**Material for the task**:
— Begin —

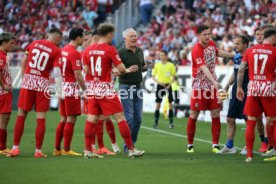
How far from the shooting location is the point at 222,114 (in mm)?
25672

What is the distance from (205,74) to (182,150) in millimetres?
1899

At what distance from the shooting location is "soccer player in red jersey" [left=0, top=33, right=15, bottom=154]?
15.0 meters

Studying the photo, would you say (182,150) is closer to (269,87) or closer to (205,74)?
(205,74)

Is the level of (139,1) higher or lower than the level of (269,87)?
higher

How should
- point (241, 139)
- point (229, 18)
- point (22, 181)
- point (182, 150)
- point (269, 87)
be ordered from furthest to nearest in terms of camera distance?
point (229, 18)
point (241, 139)
point (182, 150)
point (269, 87)
point (22, 181)

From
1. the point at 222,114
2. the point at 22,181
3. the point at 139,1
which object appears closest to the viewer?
the point at 22,181

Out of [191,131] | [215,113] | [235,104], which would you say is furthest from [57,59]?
[235,104]

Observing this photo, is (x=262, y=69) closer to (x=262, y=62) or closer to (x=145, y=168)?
(x=262, y=62)

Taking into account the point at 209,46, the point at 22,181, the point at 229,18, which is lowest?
the point at 22,181

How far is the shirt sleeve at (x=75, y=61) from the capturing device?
14.0 metres

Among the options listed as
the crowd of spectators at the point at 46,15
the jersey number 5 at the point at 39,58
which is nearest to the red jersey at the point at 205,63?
the jersey number 5 at the point at 39,58

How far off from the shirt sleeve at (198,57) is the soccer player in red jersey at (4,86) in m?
3.64

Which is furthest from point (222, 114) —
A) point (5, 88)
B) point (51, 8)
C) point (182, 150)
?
point (51, 8)

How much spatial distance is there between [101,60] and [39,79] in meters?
1.46
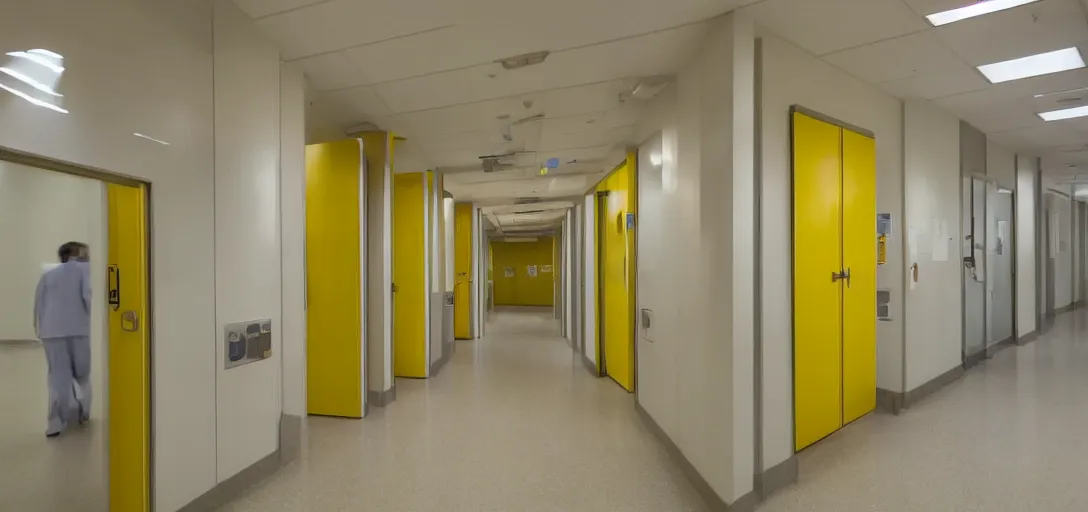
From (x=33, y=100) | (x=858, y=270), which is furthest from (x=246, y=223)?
(x=858, y=270)

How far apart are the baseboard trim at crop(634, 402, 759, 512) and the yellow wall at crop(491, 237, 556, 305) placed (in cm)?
1712

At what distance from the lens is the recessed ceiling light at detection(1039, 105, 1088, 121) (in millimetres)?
4915

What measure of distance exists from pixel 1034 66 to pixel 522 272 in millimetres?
18389

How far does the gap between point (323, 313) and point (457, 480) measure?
7.95 feet

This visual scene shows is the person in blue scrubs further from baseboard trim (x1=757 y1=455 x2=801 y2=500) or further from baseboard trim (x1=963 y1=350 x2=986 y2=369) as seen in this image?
baseboard trim (x1=963 y1=350 x2=986 y2=369)

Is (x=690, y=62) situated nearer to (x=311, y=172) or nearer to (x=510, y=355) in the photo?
(x=311, y=172)

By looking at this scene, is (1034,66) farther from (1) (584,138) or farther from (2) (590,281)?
(2) (590,281)

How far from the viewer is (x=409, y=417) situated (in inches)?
188

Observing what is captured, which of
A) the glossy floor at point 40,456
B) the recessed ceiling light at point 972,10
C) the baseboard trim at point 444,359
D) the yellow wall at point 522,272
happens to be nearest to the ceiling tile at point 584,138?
the recessed ceiling light at point 972,10

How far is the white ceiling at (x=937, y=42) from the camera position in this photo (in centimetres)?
285

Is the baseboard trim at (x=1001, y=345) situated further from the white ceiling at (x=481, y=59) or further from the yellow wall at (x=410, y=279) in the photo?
the yellow wall at (x=410, y=279)

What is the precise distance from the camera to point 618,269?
5.87 metres

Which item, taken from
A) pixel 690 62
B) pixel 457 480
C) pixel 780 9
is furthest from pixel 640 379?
pixel 780 9

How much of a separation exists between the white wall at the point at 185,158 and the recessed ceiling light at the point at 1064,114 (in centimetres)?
743
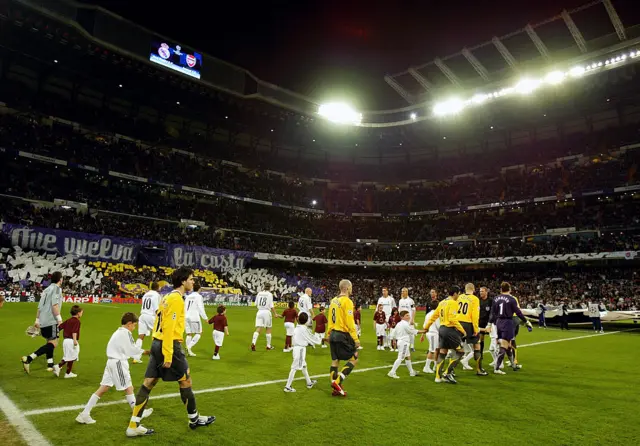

— End —

**What you need to do**: Count the lines in the data above that contain the word "soccer", and reply with that number alone.

**Answer below**: 2